PLEASE HELP IM GOING CRAZY THINKING ABOUT THIS!!

in step 18 of this exercise. answer is:

thread_sold_split =
for sale in thread_sold:
for color in sale.split("&"):
thread_sold_split.append(color)

in this exercise up to step number 18 there is only one big list with elements inside…
why do we have to put TWO layers of for loops?? isnt that only for when we have a list INside of another list? (2Lists)

why cant we do something like below??

thread_sold_split =
for sale in thread_sold.split("&"):
thread_sold_split.append(sale)

LINK OF EXCERCISE BELOW:
https://www.codecademy.com/paths/computer-science/tracks/cspath-python-objects/modules/cspath-python-strings/projects/thread-shed

The split method will return a list. This what you are then iterating through in the inner loop.

3 Likes

thank you for your time but Why doesnt: for sale in thread_sold.split("&"): print a string around the split string?
instead of white&blue TO ‘white’, ‘blue’
doesnt .split(’&’) usually do ‘white&blue’ TO [‘white’, ‘blue’] ???

or am i missing something

I’m not quite sure what you mean. There’s no printing involved in split. 'white&blue'.split('&') would indeed return ['white', 'blue'].

Edit: I think the issue you’re trying to avoid is as follows-
lst = [‘blue’, ‘red’]
lst.append( ‘white&blue’.split(’&’))
print(lst)
Out: [‘blue’, ‘red’, [‘white’, ‘blue’]] # Note the new element in the list is itself a list.
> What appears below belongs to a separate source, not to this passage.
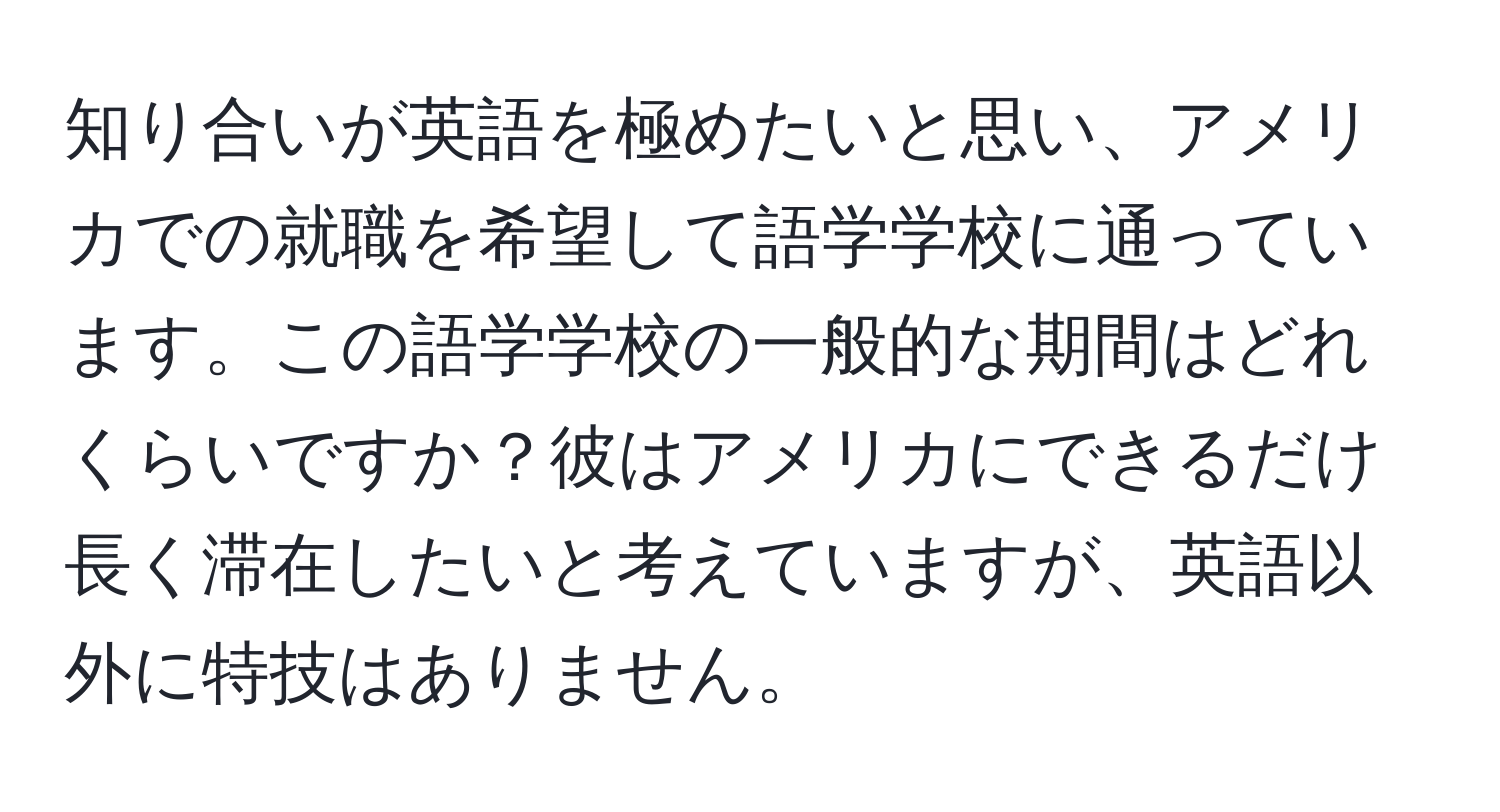 知り合いが英語を極めたいと思い、アメリカでの就職を希望して語学学校に通っています。この語学学校の一般的な期間はどれくらいですか？彼はアメリカにできるだけ長く滞在したいと考えていますが、英語以外に特技はありません。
If you want to avoid the second loop, which is perfectly reasonable, have a look at the extend method instead of append (which would append list itself rather than items in the list). I’m guessing extend has not been covered, at least not extensively, in previous lessons so the solution relies on two loops instead.

yes my issue was that i didnt know how ‘white&blue’.split(’&’) was returning ‘white’, ‘blue’ WITHOUT a string in the solution below:

thread_sold_split =
for sale in thread_sold:
for color in sale.split("&"):
thread_sold_split.append(color)

but i kind of understand it more now. thank you